* Start AVAILABLE DATA *
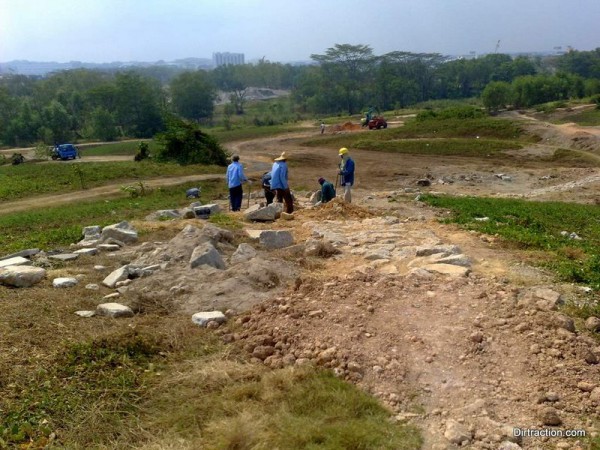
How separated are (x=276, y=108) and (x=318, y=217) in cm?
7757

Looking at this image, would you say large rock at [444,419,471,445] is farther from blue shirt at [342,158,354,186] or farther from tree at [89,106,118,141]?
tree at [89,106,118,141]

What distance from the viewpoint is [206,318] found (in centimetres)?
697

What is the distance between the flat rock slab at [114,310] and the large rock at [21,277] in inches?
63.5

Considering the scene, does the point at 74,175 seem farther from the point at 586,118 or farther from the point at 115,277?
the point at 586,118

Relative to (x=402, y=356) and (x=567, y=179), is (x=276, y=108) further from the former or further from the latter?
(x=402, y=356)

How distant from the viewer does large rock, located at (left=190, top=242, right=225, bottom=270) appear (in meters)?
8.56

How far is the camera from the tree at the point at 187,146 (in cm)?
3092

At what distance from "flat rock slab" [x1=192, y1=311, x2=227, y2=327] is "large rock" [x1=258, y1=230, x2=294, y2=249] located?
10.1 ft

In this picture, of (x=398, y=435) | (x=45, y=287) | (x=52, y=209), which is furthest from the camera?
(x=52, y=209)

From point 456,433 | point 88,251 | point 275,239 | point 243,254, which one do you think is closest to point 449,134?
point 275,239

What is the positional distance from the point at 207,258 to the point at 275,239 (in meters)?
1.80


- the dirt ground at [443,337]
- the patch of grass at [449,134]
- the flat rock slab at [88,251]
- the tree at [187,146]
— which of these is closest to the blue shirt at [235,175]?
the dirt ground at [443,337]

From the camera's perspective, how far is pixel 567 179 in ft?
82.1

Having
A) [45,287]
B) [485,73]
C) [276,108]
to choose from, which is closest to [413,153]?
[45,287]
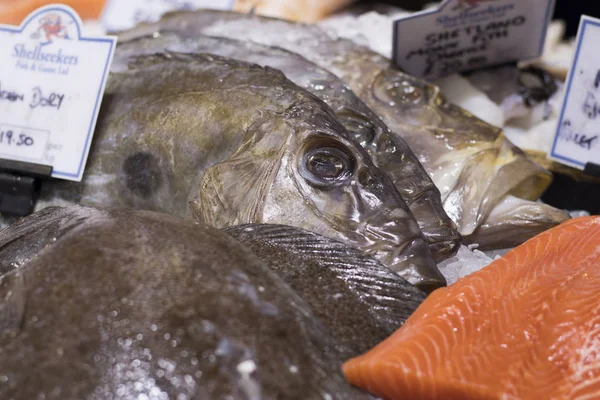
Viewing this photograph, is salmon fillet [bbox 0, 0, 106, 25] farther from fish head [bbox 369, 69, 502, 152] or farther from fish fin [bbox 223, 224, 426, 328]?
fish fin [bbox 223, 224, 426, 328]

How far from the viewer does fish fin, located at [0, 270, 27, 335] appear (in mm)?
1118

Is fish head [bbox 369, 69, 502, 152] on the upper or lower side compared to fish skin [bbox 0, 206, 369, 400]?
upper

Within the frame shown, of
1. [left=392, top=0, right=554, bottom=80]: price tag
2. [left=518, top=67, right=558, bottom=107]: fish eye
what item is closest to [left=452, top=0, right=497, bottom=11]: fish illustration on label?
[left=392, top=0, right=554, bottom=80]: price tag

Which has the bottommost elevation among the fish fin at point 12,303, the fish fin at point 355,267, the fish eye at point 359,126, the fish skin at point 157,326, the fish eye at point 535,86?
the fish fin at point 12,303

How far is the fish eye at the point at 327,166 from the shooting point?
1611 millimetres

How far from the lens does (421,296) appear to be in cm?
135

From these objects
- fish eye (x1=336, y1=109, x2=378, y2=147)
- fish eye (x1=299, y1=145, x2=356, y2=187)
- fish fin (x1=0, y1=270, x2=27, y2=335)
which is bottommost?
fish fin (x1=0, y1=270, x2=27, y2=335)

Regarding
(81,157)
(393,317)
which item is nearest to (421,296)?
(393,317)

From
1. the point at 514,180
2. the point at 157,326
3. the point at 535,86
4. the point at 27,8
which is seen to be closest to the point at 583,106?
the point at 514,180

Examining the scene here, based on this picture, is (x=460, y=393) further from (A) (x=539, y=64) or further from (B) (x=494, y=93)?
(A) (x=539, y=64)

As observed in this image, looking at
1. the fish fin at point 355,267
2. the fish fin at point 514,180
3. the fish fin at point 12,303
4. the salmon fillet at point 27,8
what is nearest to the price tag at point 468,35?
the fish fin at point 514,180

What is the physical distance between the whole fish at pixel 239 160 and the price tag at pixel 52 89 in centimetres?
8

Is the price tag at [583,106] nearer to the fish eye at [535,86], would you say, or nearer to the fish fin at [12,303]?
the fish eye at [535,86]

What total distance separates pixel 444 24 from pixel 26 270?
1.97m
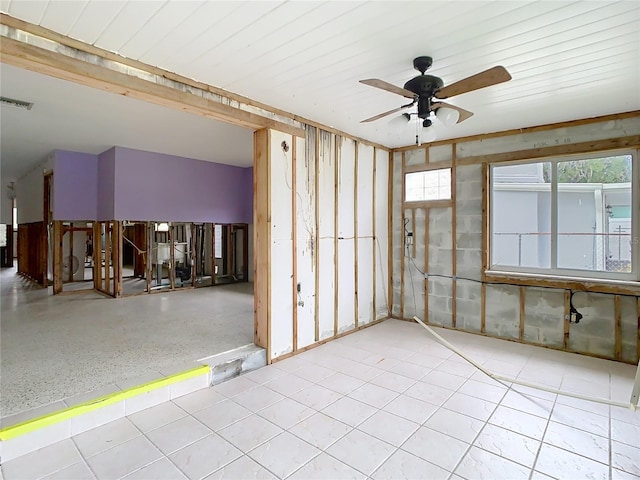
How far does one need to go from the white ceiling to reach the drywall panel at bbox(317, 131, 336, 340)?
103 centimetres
* End AVAILABLE DATA *
* Start AVAILABLE DATA *
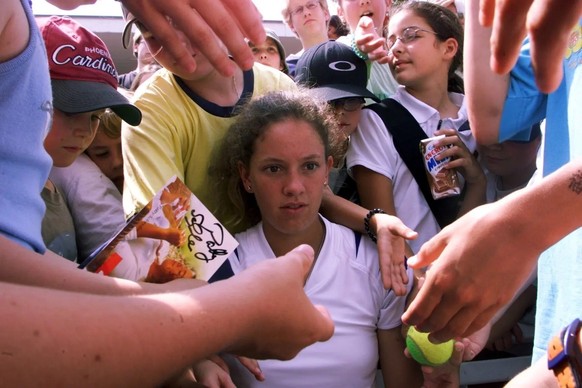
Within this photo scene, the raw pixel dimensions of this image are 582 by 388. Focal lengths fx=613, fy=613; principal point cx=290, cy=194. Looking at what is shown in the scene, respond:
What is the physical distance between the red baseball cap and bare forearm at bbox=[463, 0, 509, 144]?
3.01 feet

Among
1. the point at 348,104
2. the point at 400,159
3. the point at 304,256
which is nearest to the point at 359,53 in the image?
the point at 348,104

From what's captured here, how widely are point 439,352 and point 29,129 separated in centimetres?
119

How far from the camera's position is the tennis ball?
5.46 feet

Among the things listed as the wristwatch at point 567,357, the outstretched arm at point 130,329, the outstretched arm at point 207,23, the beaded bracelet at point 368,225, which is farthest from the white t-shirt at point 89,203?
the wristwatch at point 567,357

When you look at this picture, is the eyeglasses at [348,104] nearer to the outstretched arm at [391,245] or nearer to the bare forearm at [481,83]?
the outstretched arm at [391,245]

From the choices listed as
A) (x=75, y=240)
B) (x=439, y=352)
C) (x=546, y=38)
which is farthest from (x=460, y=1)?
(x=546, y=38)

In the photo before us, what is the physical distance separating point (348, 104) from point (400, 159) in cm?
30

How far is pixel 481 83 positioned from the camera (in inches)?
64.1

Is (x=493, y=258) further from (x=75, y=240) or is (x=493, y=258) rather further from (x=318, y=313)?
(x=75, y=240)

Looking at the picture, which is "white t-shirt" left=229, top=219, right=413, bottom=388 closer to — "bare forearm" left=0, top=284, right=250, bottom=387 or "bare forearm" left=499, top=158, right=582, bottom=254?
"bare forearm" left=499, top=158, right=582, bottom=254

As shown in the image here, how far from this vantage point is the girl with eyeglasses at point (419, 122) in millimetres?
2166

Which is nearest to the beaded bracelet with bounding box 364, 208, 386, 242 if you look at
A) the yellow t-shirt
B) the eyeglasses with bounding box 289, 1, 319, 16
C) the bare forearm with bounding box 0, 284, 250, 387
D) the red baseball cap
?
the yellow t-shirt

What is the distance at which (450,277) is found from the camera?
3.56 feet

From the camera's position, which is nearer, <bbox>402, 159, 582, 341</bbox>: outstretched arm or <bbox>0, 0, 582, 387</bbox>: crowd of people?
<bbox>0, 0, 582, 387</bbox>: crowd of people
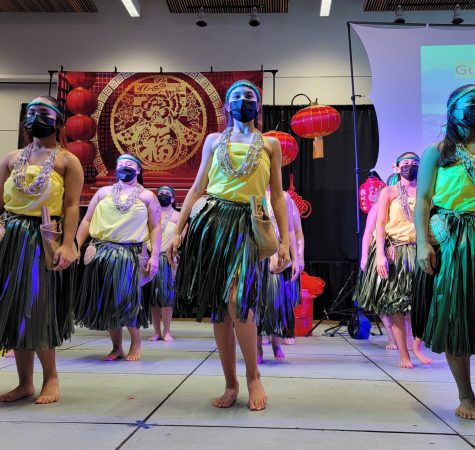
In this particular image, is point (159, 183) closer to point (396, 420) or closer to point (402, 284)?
* End AVAILABLE DATA *
▶ _DIRECTION_
Pick out every line above that contains the word "white", with case counting, and copy each of those lines.

▶ _CORRECT RESULT_
How far does one need to go from the white ceiling to reach the drywall panel at bbox(317, 131, 336, 340)?
Among the things listed as the wristwatch at point 567,357, the outstretched arm at point 130,329, the outstretched arm at point 207,23, the beaded bracelet at point 368,225, which is farthest from the white t-shirt at point 89,203?
Looking at the picture, which is "white t-shirt" left=229, top=219, right=413, bottom=388 closer to — "bare forearm" left=0, top=284, right=250, bottom=387 or "bare forearm" left=499, top=158, right=582, bottom=254?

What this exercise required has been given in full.